3.5. Oaxaca Blinder decomposition for the gender gap in crop productivity
The study found a modest difference in crop productivity between female-headed and male-headed households of 11.1%(See Table 7 below). However, the productivity difference is lowering up to 5% when measured through the output to cropping area. After accounting for observed household head characteristics, the unexplained difference in yield between male and female-headed households is 10.5% and 4.9% See Table 7 below) in output value to input cost conversion and output to area productivity measurement, respectively. Female-headed households cultivate smaller areas of crop production in a context with strong inverse returns to the planted area, giving them a net endowment advantage of 0.6%. Crop yields in male-headed households are about 4.9–10.5% more productive than yields on farms in female-headed households. The structural component of the gap is larger than the endowment component, suggesting that even if women possess the same characteristics as men and are provided equal access to productive resources, the productivity difference will continue unless the returns to the resource endowed improve. Some prior studies similarly revealed that the gender productivity gap is driven majorly by differences in returns to resource endowment or structural effects between male- and female-headed households (for instance, Tufa et al. [10] in Malawi, Ali et al. [4] in Uganda, and Bello et al. [11] in Nigeria).

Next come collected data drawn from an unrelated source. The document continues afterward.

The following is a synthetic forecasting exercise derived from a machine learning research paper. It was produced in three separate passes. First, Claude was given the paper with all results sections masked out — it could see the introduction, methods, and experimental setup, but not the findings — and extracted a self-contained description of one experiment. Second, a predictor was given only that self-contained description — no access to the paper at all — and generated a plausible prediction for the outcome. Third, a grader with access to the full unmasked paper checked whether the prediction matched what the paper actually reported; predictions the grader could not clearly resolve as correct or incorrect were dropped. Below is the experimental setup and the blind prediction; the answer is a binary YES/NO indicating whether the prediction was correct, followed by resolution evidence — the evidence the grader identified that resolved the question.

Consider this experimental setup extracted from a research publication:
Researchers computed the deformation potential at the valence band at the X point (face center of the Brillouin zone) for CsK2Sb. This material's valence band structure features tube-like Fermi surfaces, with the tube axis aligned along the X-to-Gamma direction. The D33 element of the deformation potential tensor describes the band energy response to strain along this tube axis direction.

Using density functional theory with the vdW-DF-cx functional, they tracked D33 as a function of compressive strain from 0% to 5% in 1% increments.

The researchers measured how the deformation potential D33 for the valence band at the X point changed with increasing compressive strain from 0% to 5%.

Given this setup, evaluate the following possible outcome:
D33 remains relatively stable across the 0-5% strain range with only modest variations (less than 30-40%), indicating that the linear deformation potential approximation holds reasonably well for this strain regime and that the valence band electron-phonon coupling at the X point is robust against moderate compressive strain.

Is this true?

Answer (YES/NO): YES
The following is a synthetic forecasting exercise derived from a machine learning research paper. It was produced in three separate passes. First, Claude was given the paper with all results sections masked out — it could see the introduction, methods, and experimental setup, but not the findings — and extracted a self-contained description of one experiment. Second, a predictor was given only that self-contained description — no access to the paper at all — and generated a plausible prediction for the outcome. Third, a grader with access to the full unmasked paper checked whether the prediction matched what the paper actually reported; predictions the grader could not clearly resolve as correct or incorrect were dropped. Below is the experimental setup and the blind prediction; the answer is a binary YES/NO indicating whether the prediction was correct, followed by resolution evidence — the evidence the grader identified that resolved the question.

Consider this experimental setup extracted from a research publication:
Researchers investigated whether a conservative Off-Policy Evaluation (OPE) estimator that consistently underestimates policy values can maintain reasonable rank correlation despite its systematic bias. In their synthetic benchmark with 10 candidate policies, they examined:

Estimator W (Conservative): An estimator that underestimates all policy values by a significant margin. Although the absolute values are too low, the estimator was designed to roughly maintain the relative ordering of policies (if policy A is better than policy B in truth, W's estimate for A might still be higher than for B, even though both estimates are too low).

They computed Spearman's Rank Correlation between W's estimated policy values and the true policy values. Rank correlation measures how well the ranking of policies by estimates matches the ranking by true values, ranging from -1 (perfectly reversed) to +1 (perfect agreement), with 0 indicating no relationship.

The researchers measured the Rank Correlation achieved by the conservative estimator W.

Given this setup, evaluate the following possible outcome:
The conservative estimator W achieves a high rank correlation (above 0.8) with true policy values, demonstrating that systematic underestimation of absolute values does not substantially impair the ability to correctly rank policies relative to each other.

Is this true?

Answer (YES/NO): NO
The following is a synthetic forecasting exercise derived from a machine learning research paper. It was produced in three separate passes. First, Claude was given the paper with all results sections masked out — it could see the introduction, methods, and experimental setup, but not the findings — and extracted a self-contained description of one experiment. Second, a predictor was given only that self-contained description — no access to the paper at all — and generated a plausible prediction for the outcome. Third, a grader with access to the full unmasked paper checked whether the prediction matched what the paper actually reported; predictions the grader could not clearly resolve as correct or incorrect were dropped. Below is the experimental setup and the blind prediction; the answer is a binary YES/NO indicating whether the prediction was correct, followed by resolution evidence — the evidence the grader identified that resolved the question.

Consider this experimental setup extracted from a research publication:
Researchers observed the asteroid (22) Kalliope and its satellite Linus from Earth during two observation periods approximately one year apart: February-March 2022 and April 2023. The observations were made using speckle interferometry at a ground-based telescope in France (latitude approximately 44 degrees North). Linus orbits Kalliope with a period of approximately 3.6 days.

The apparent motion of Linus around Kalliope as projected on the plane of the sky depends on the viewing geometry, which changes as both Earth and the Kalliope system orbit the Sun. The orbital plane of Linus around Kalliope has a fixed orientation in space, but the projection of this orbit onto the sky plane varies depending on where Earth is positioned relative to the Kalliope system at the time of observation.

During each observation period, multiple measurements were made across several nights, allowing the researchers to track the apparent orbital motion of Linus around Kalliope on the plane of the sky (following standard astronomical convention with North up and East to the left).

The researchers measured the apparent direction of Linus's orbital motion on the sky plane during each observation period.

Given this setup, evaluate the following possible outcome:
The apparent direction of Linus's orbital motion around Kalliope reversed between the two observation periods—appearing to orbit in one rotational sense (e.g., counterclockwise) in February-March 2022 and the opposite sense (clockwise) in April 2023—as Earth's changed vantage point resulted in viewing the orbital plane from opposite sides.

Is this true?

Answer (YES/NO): YES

Female-headed households’ showed a structural disadvantage and an endowment advantage. For instance, Tufa et al. [10] showed females a structural disadvantage of 23.1% and an endowment advantage of 8.2%); Ali et al. [4] revealed an unexplained yield difference between male and female farmers to be 30.4% after taking into account observed parcel characteristics and unobserved household, community, season, and farmer factors,
Table 7.
Log Value of productivity Oaxaca Decomposition by Gender of household heads.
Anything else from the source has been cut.